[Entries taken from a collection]
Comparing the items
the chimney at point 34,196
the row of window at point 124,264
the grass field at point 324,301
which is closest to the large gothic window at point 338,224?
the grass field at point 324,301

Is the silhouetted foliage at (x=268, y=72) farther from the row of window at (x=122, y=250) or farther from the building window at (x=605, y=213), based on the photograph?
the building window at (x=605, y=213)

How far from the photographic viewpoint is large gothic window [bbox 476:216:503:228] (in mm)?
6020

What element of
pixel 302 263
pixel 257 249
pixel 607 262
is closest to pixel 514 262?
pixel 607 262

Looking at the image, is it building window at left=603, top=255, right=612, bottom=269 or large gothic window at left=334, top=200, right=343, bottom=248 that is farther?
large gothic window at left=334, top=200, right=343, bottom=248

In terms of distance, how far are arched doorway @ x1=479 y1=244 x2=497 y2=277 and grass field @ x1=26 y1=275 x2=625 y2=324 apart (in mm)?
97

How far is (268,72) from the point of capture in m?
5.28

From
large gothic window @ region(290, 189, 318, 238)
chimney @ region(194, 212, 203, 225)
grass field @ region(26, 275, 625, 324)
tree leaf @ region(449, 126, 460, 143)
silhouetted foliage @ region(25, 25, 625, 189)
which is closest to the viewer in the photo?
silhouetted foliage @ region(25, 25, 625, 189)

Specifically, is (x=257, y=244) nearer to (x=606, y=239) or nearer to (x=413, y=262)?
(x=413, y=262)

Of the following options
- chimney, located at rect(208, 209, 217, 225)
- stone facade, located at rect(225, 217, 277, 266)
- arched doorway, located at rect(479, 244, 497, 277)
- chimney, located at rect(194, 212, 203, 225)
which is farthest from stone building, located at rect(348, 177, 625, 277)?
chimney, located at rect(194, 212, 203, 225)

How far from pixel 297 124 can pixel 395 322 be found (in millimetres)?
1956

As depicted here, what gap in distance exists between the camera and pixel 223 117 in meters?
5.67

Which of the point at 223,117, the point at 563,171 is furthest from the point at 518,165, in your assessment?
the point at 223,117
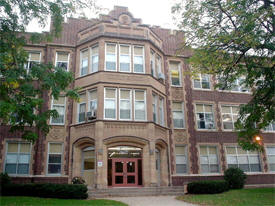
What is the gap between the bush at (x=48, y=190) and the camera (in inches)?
562

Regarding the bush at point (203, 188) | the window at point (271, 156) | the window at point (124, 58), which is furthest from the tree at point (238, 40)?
the window at point (271, 156)

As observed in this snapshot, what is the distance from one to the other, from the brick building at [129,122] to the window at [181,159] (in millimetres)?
78

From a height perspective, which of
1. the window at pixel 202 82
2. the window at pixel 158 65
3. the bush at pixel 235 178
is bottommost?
the bush at pixel 235 178

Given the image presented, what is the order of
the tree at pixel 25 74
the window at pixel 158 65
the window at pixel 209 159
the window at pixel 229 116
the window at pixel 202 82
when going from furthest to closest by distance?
1. the window at pixel 202 82
2. the window at pixel 229 116
3. the window at pixel 158 65
4. the window at pixel 209 159
5. the tree at pixel 25 74

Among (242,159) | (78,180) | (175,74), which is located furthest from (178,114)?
(78,180)

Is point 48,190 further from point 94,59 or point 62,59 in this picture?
point 62,59

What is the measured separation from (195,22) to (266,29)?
3506mm

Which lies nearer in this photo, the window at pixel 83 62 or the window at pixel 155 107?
the window at pixel 155 107

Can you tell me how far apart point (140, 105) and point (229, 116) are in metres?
8.73

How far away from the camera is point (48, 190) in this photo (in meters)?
14.5

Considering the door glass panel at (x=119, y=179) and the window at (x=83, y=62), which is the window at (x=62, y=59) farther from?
the door glass panel at (x=119, y=179)

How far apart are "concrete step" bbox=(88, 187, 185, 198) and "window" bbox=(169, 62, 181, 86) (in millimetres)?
9146

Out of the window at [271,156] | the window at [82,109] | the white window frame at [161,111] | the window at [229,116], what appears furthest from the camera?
the window at [229,116]

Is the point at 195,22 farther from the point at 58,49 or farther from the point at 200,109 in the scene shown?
the point at 58,49
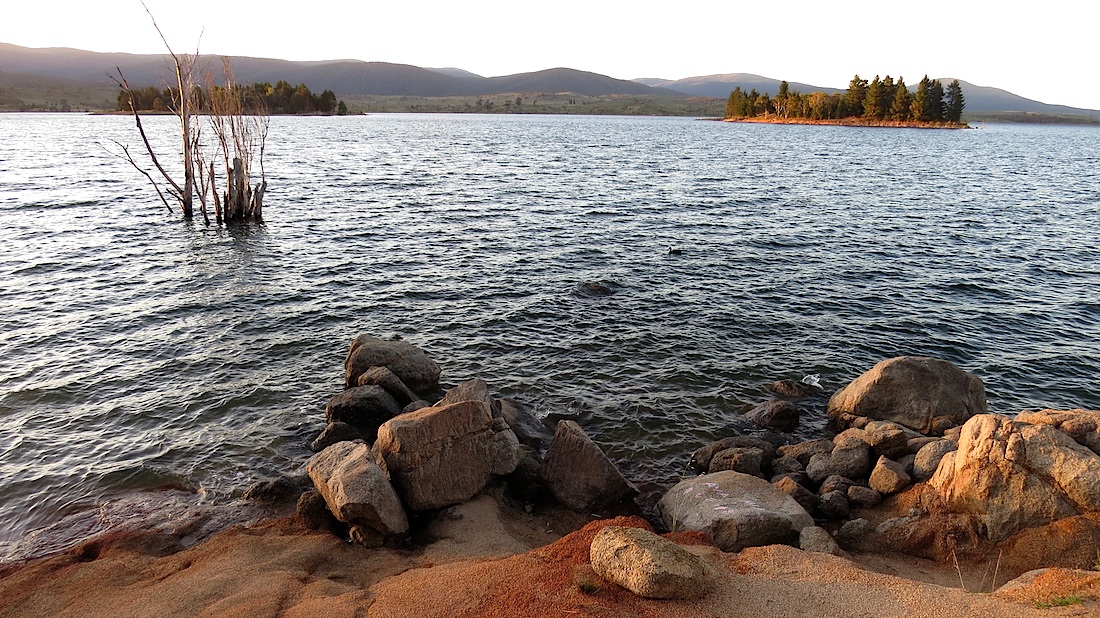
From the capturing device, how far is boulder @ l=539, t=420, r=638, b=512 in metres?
14.2

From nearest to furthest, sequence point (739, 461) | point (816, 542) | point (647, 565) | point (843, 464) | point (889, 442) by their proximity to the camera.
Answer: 1. point (647, 565)
2. point (816, 542)
3. point (843, 464)
4. point (739, 461)
5. point (889, 442)

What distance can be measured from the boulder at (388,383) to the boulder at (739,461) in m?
9.30

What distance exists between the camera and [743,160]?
88812mm

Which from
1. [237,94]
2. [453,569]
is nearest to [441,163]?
[237,94]

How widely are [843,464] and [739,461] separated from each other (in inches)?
101

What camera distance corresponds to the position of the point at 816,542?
473 inches

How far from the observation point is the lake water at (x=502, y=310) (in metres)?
17.4

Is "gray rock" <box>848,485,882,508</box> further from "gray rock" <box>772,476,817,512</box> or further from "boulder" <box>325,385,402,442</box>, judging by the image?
"boulder" <box>325,385,402,442</box>

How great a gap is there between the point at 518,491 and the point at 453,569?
175 inches

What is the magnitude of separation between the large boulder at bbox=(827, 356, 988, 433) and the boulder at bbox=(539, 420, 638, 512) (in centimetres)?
801

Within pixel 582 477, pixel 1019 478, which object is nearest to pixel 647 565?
pixel 582 477

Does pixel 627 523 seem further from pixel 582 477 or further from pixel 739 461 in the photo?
pixel 739 461

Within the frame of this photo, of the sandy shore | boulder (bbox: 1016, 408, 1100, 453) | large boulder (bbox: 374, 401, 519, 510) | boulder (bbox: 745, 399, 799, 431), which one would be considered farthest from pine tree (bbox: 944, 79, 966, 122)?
large boulder (bbox: 374, 401, 519, 510)

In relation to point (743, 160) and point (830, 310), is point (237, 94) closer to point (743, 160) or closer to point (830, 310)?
point (830, 310)
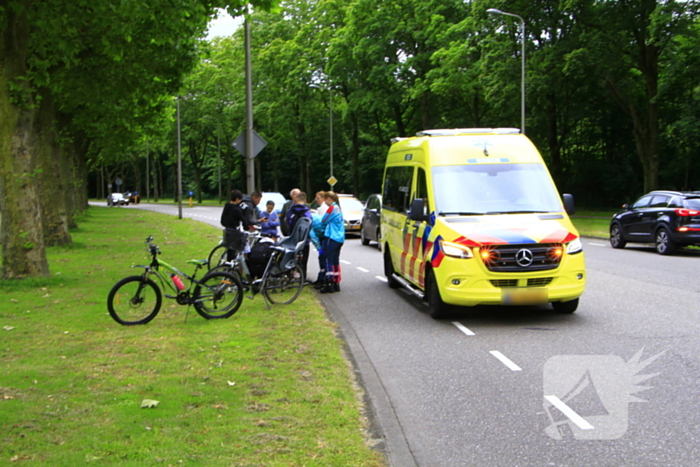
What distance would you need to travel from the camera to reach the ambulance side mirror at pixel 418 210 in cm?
1030

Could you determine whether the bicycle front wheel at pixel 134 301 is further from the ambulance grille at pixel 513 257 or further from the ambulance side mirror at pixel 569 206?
the ambulance side mirror at pixel 569 206

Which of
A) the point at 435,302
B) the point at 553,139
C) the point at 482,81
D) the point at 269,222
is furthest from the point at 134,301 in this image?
the point at 553,139

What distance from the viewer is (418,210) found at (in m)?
10.3

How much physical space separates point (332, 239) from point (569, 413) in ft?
24.1

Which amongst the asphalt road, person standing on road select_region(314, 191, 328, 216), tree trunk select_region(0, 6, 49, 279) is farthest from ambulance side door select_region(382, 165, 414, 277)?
tree trunk select_region(0, 6, 49, 279)

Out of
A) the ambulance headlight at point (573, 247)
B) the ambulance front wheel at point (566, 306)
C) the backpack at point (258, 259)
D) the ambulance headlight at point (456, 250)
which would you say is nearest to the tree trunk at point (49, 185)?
the backpack at point (258, 259)

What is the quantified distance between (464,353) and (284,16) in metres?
52.0

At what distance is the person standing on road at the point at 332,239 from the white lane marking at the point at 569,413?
6.86 metres

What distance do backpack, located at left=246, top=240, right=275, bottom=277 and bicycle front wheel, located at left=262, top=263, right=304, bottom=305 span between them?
0.33m

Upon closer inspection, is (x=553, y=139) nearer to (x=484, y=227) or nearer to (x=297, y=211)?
(x=297, y=211)

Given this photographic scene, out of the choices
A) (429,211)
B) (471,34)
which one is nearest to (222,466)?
(429,211)

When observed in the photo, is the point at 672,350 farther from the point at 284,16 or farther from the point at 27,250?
the point at 284,16

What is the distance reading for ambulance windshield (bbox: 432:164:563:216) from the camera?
33.7ft

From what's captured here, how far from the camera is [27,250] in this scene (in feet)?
43.9
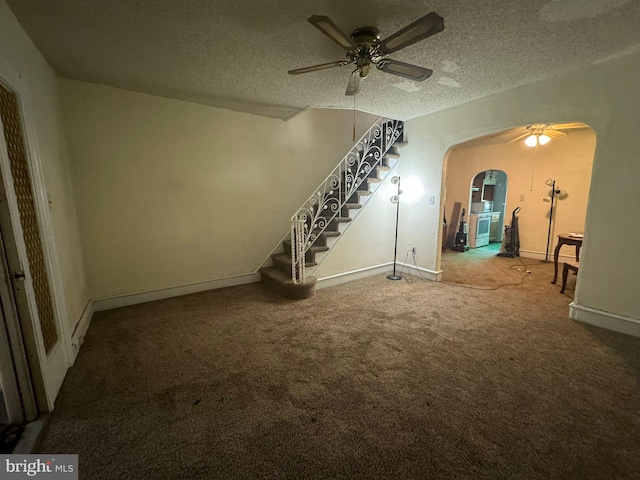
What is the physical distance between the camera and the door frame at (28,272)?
153 cm

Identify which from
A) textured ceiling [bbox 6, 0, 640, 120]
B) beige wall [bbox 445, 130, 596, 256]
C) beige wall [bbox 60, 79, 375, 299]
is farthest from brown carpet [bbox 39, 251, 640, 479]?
beige wall [bbox 445, 130, 596, 256]

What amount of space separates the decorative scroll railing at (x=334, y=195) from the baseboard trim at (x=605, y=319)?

> Exercise task: Set down only the lines running from the line with "From what's captured" to the end of the entries, inclusive; omit every picture.

> Task response:
From what's captured here, how far from the camera is [27,250] in this scene (in feet)?
43.9
What is the physical distance between the camera and the door frame at (28,272)?
153 cm

Identify which from
A) textured ceiling [bbox 6, 0, 640, 120]
B) beige wall [bbox 445, 130, 596, 256]
C) beige wall [bbox 60, 79, 375, 299]
is farthest from brown carpet [bbox 39, 251, 640, 479]?
beige wall [bbox 445, 130, 596, 256]

What amount of space separates the decorative scroll railing at (x=334, y=195) from the baseboard trim at (x=605, y=319)?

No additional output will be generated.